Are you confused by silver hallmarks and what they mean?

About my Medium: Silver Clay

My fine silver jewelry is made from a product called Precious Metal Clay (PMC) which was introduced in 1990 by Mitzubishi, the Japanese car manufacturer. They patented a process in which minute particles of pure silver are blended with a binding material to give it the consistency of clay. When dried and then fired in a kiln at 1650 degrees Fahrenheit, the binder burns away and the silver particles shrink closer and closer together leaving behind solid metal (a process known as “sintering”). The silver used in this process is recovered from discarded medical, computer and photography equipment, so it is kind to the environment.

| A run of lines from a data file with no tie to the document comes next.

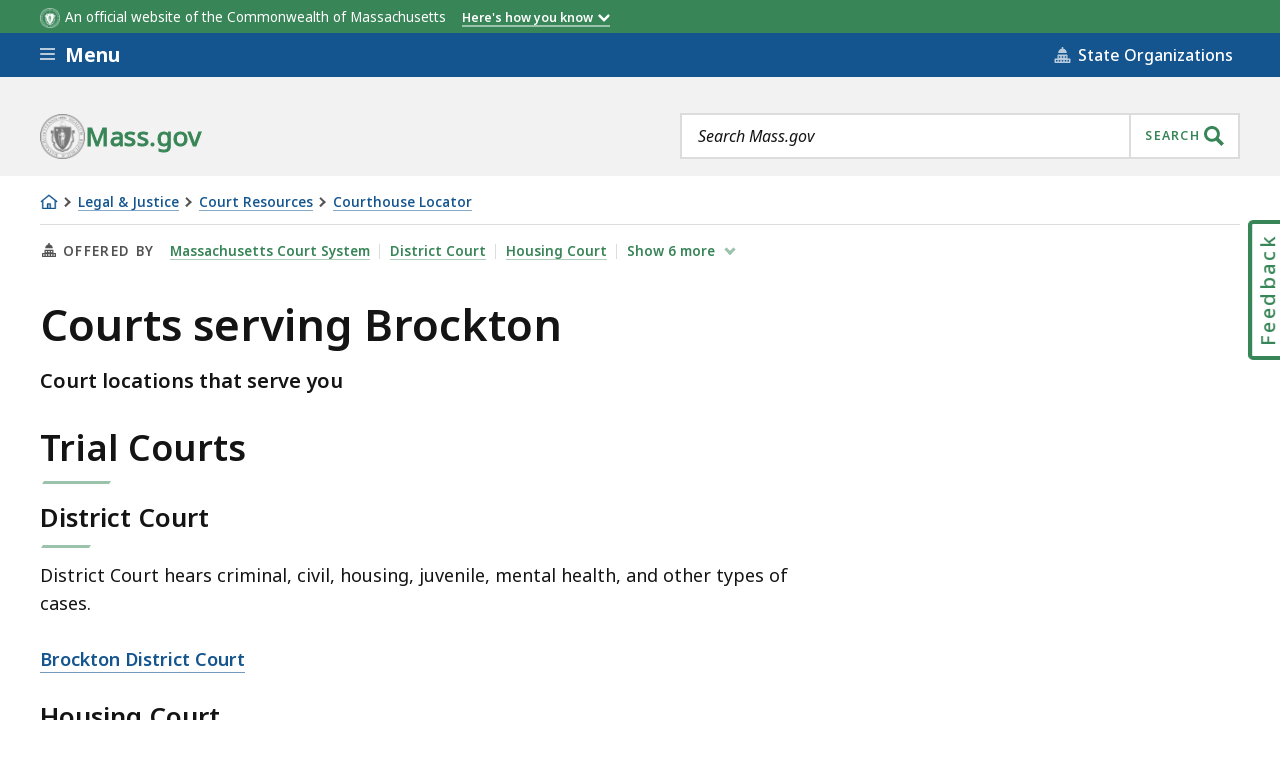

--- FILE ---
content_type: text/javascript
request_url: https://chatbot.digital.mass.gov/cohort-deployments/main-bundle.js?version=prod
body_size: 8649
content:
/*! For license information please see main-bundle.js.LICENSE.txt */
(()=>{"use strict";var t={"./packages/deploy/src/cohorts.json":t=>{t.exports=JSON.parse('{"VirtualAssistant":{"chatBotName":"VirtualAssistant","labels":[["massgovchatbot","virtualassistant"]],"deployPercentage":100,"fallback":null},"25_DOR_VirtualAssistant":{"chatBotName":"VirtualAssistant","labels":[["massgovchatbot","virtualassistant","dorpersonaltaxservchatbot"]],"deployPercentage":0,"fallback":null}}')},"./packages/deploy/src/config.json":t=>{t.exports=JSON.parse('{"chatBots":{"AskMAChatbot":{"ariaLabel":"Ask MA chatbot","buildJsHash":"07ff6c75","buildCssHash":"ef0c1731","deployPath":"cohort-deployments/chatbot/static","deployNumberKeyName":"chatbotDeployNumber"},"VirtualAssistant":{"ariaLabel":"Virtual Assistant","deployNumberKeyName":"VirtualAssistantDeployNumber","jsPath":"/massgov-virtual-assistant-widget.js"}},"environments":{"dev":{"domain":"https://chatbot-dev.digital.mass.gov","virtualAssistantDomain":"https://virtualassistance.stage.tss.mass.gov"},"prod":{"domain":"https://chatbot.digital.mass.gov","virtualAssistantDomain":"https://eotss.virtualassistance.mass.gov"}}}')},"./packages/deploy/src/config.ts":function(t,e,a){var s=this&&this.__importDefault||function(t){return t&&t.__esModule?t:{default:t}};Object.defineProperty(e,"__esModule",{value:!0}),e.getConfig=void 0;const o=s(a("./packages/deploy/src/config.json"));e.getConfig=t=>{const e=o.default.environments[t];return{chatBots:o.default.chatBots,domain:e.domain,virtualAssistantDomain:e.virtualAssistantDomain}}},"./packages/deploy/src/index.ts":function(t,e,a){t=a.nmd(t);var s=this&&this.__importDefault||function(t){return t&&t.__esModule?t:{default:t}};Object.defineProperty(e,"__esModule",{value:!0}),e.deployChatbotScript=i,e.getMostRelevantCohort=c,e.getOrGenerateDeployNumbers=l,e.main=d;const o=s(a("./packages/deploy/src/cohorts.json")),n=a("./packages/deploy/src/config.ts"),r=a("./packages/deploy/src/types.ts");function i(t,e){const a=document.createElement("div");a.id="specto-widget-root",a.role="region";const s=t.chatBots[e];a.ariaLabel=s.ariaLabel,document.body.appendChild(a);const o=document.createElement("script");if("jsPath"in s)o.src=`${t.virtualAssistantDomain}${s.jsPath}`,document.head.appendChild(o);else{o.src=`${t.domain}/${s.deployPath}/js/main.${s.buildJsHash}.js`;const e=document.createElement("link");e.setAttribute("rel","stylesheet"),e.href=`${t.domain}/${s.deployPath}/css/main.${s.buildCssHash}.css`,document.head.appendChild(o),document.head.appendChild(e)}}function l(t){return(0,r.typedEntriesFromObject)(t.chatBots).reduce(((t,[e,a])=>{const s=localStorage.getItem(a.deployNumberKeyName);let o=Number(s);return null===s&&(o=Math.floor(100*Math.random())+1,localStorage.setItem(a.deployNumberKeyName,`${o}`)),t[e]=o,t}),{})}function c(t,e){var a;const s=t.split(",");let o=0,n=null;for(const r of Object.values(e)){const e=r.labels.reduce(((e,a)=>{let o=0;return Array.isArray(a)&&a.every((t=>s.includes(t)))?o=a.length:"string"==typeof a&&t.includes(a)&&(o=1),Math.max(o,e)}),0);e>o?(o=e,n=r):e>0&&o===e&&r.deployPercentage>(null!==(a=null==n?void 0:n.deployPercentage)&&void 0!==a?a:0)&&(n=r)}return n}function d(){const t="prod";if(!(0,r.isValidEnvironment)(t))throw new Error(`Invalid DEPLOY_ENV variable value of ${t}.`);const e=(0,n.getConfig)(t),a=l(e),s=document.querySelector('meta[name="mg_labels"]'),d=null!==s?s.getAttribute("content"):"";if(!d)return;const u=c(d,o.default);if(null===u)return;const p=u.chatBotName;if(a[p]<=u.deployPercentage)return void i(e,p);if(!u.fallback)return;const m=o.default[u.fallback];a[m.chatBotName]<=m.deployPercentage&&i(e,m.chatBotName)}a.c[a.s]===t&&d()},"./packages/deploy/src/types.ts":function(t,e,a){var s=this&&this.__importDefault||function(t){return t&&t.__esModule?t:{default:t}};Object.defineProperty(e,"__esModule",{value:!0}),e.isValidEnvironment=function(t){if(void 0===t)return!1;return Object.keys(o.default.environments).includes(t)},e.typedEntriesFromObject=function(t){return Object.entries(t)};const o=s(a("./packages/deploy/src/config.json"))}},e={};function a(s){var o=e[s];if(void 0!==o)return o.exports;var n=e[s]={id:s,loaded:!1,exports:{}};return t[s].call(n.exports,n,n.exports,a),n.loaded=!0,n.exports}a.c=e,a.nmd=t=>(t.paths=[],t.children||(t.children=[]),t);a(a.s="./packages/deploy/src/index.ts")})();
//# sourceMappingURL=[data-uri]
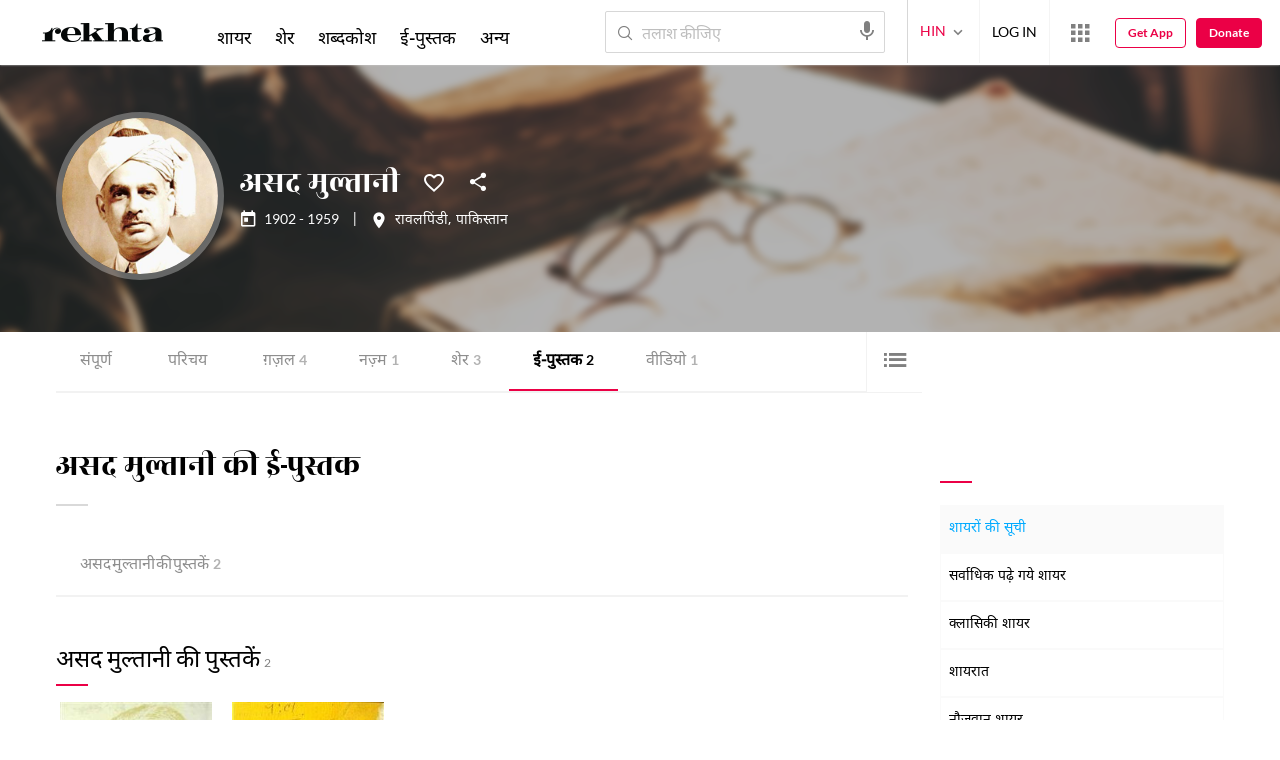

--- FILE ---
content_type: application/x-javascript; charset=utf-8
request_url: https://world.rekhta.org/user/userinfo
body_size: 177
content:
var userInfo = {"Name":null,"ImageUrl":null,"Id":null,"SessionId":"2ce464fa-f9bd-4aa8-b48b-14e1e54dcb74","FavCount":0,"GuestUserValue":null,"SearchSessionId":"2ce464fa-f9bd-4aa8-b48b-14e1e54dcb74","Email":null,"host":"world.rekhta.org"};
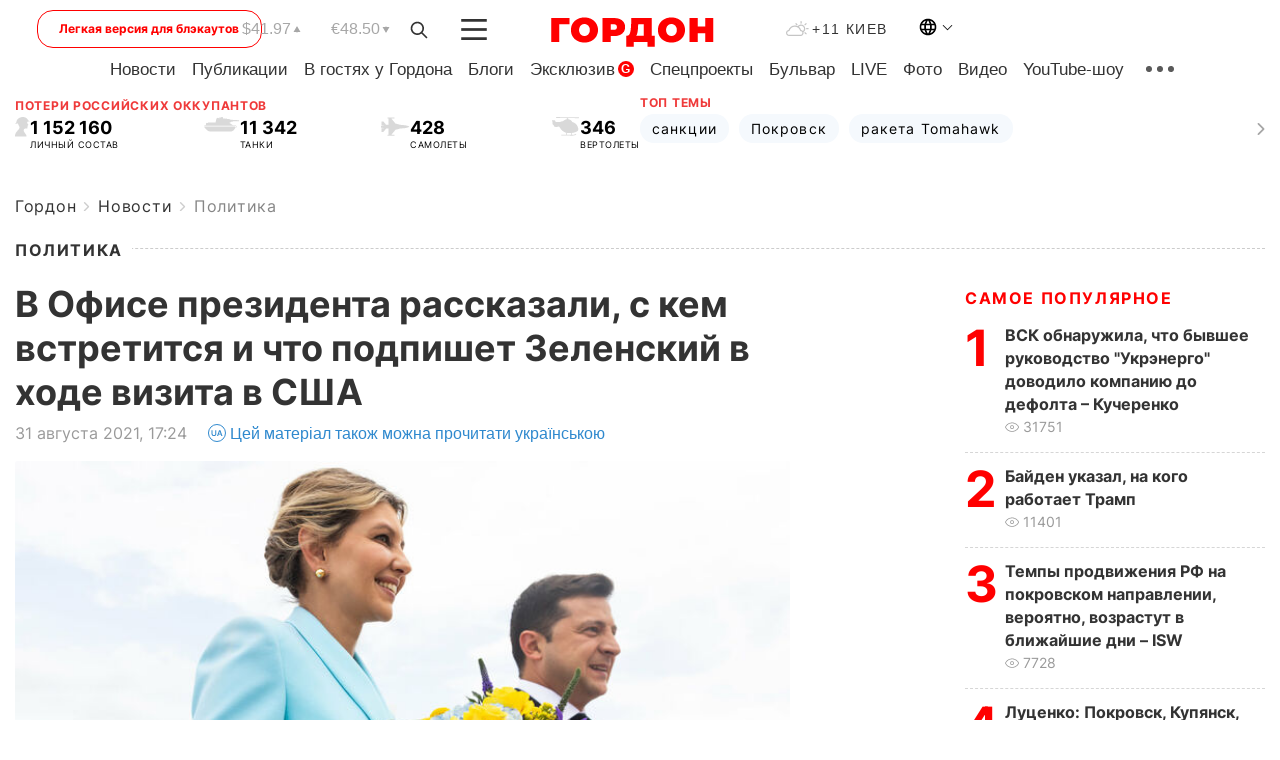

--- FILE ---
content_type: image/svg+xml
request_url: https://gordonua.com/user/img/light.svg
body_size: 74
content:
<!DOCTYPE svg PUBLIC "-//W3C//DTD SVG 1.1//EN" "http://www.w3.org/Graphics/SVG/1.1/DTD/svg11.dtd">
<!-- Uploaded to: SVG Repo, www.svgrepo.com, Transformed by: SVG Repo Mixer Tools -->
<svg fill="#ed3833" width="800px" height="800px" viewBox="0 0 32 32" version="1.1" xmlns="http://www.w3.org/2000/svg" stroke="#ed3833">
<g id="SVGRepo_bgCarrier" stroke-width="0"/>
<g id="SVGRepo_tracerCarrier" stroke-linecap="round" stroke-linejoin="round"/>
<g id="SVGRepo_iconCarrier"> <title>lightning-bolt</title> <path d="M23.5 13.187h-7.5v-12.187l-7.5 17.813h7.5v12.187l7.5-17.813z"/> </g>
</svg>

--- FILE ---
content_type: application/javascript; charset=utf-8
request_url: https://fundingchoicesmessages.google.com/f/AGSKWxUm11nsRqOxYuC8l1PlWK6cdDftA4tTXpXjp2P7gHwM1OtZVULX1YQikDM4JZmdupw3t_YEsOilt6LhTw5rcCzzGUV2xLR5vu41ei1oA4puzLcVtsJjHgbv4sKl7FfdEQQjoiGNxCuwglx_GdqO4Okd4xRKiMxgulRGrL-kRDZC66nX9-w4HQfAGANE/_.advert./80x468_/advert37./qpon_big_ad/bar-ad.
body_size: -1280
content:
window['cc377413-8d57-4a89-be1d-243654d91694'] = true;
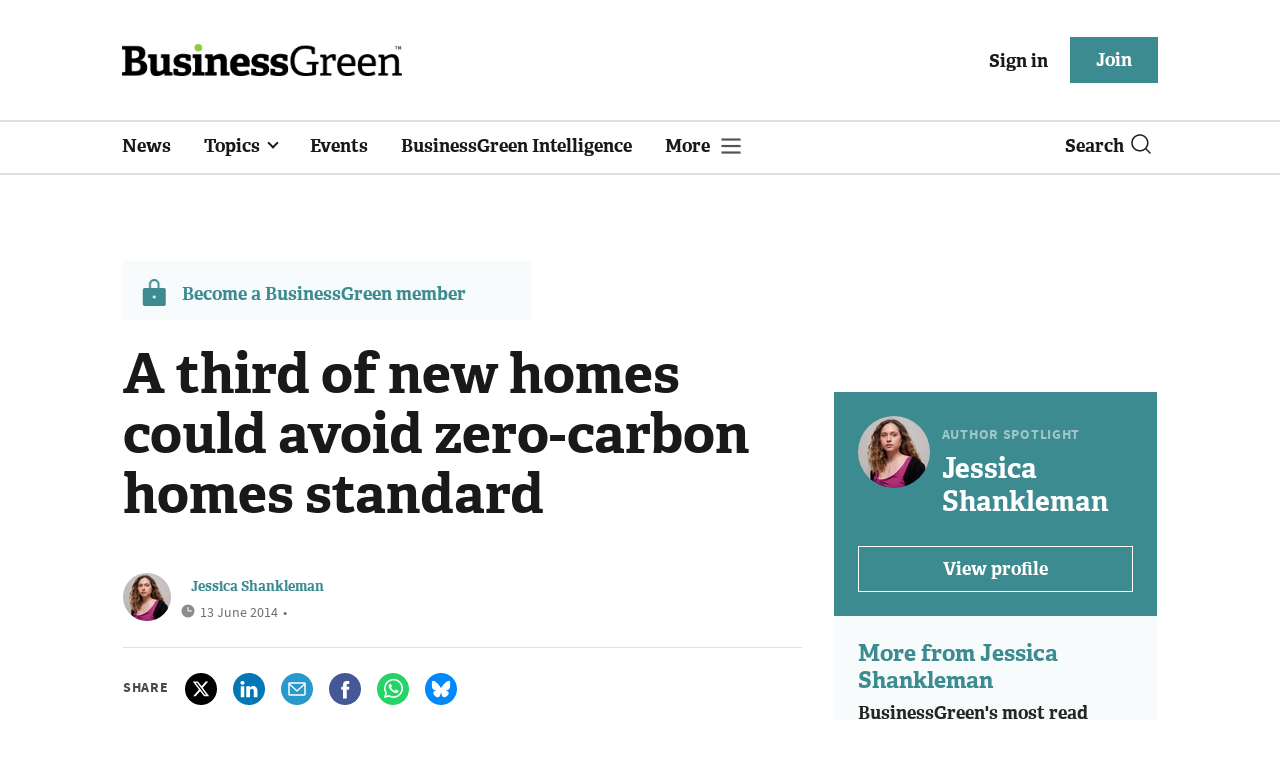

--- FILE ---
content_type: text/html; charset=utf-8
request_url: https://www.businessgreen.com/get_remote_component?id=4a751042-5670-9e34-bab5-e815fe7a79cc
body_size: 1135
content:
<!-- Component :: most_read_right--> 
  <div class="common-full-block ranked-articles-list single-col ">
    <div class="common-header-content">
      <div class="common-header">
        Most read
      </div>
    </div>
    <div class="row most-ranked-block">
        <div class="most-ranked-content col-lg-12 col-md-6 col-sm-6">
          <div class="most-ranked-left">01</div>
          <div class="most-ranked-right">
            <h4>    <a title="Warm Homes Plan not expected until January" class="lock" href="/news/4523300/warm-homes-plan-expected-january">Warm Homes Plan not expected until January</a>
</h4>
            <div class="published">
                16 December 2025


 •
              4 min read
            </div>
          </div>
        </div>
        <div class="most-ranked-content col-lg-12 col-md-6 col-sm-6">
          <div class="most-ranked-left">02</div>
          <div class="most-ranked-right">
            <h4>    <a title="How a large majority of the US public still support climate action" class="lock" href="/news-analysis/4523493/majority-us-public-support-climate-action">How a large majority of the US public still support climate action</a>
</h4>
            <div class="published">
                18 December 2025


 •
              5 min read
            </div>
          </div>
        </div>
        <div class="most-ranked-content col-lg-12 col-md-6 col-sm-6">
          <div class="most-ranked-left">03</div>
          <div class="most-ranked-right">
            <h4>    <a title="MPs warn &#39;structural barriers&#39; to net zero transition risk hampering UK growth" class="lock" href="/news/4523441/mps-warn-structural-barriers-net-zero-transition-risk-hampering-uk-growth">MPs warn &#39;structural barriers&#39; to net zero transition risk hampering UK growth</a>
</h4>
            <div class="published">
                18 December 2025


 •
              5 min read
            </div>
          </div>
        </div>
        <div class="most-ranked-content col-lg-12 col-md-6 col-sm-6">
          <div class="most-ranked-left">04</div>
          <div class="most-ranked-right">
            <h4>    <a title="&#39;Build, baby, build&#39;: Government&#39;s flagship Planning and Infrastructure Act enters info force" class="lock" href="/news/4523555/build-baby-build-governments-flagship-planning-infrastructure-act-enters-info-force">&#39;Build, baby, build&#39;: Government&#39;s flagship Planning and Infrastructure Act enters info force</a>
</h4>
            <div class="published">
                19 December 2025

PMC makes fine silver clay which contains 99% silver as well as sterling silver clay which contains 92.5% silver and 7.5% copper. Both are easy to work with in forming jewelry but sterling is more difficult to fire because the copper oxidizes at high heat unless an airless environment is created in the kiln. I mix fine silver clay and sterling silver clay together. This blend is 96% silver. It has the advantage of being easy to sinter and the 4% copper it contains makes it stronger than fine silver alone.

From an artistic perspective, silver clay is a tremendously exciting medium. It can be molded, textured and shaped to create designs not previously possible with traditional silversmithing techniques. Textures as delicate as individual fingerprints can be captured, and complex three dimensional shapes can be formed, all without using casting equipment.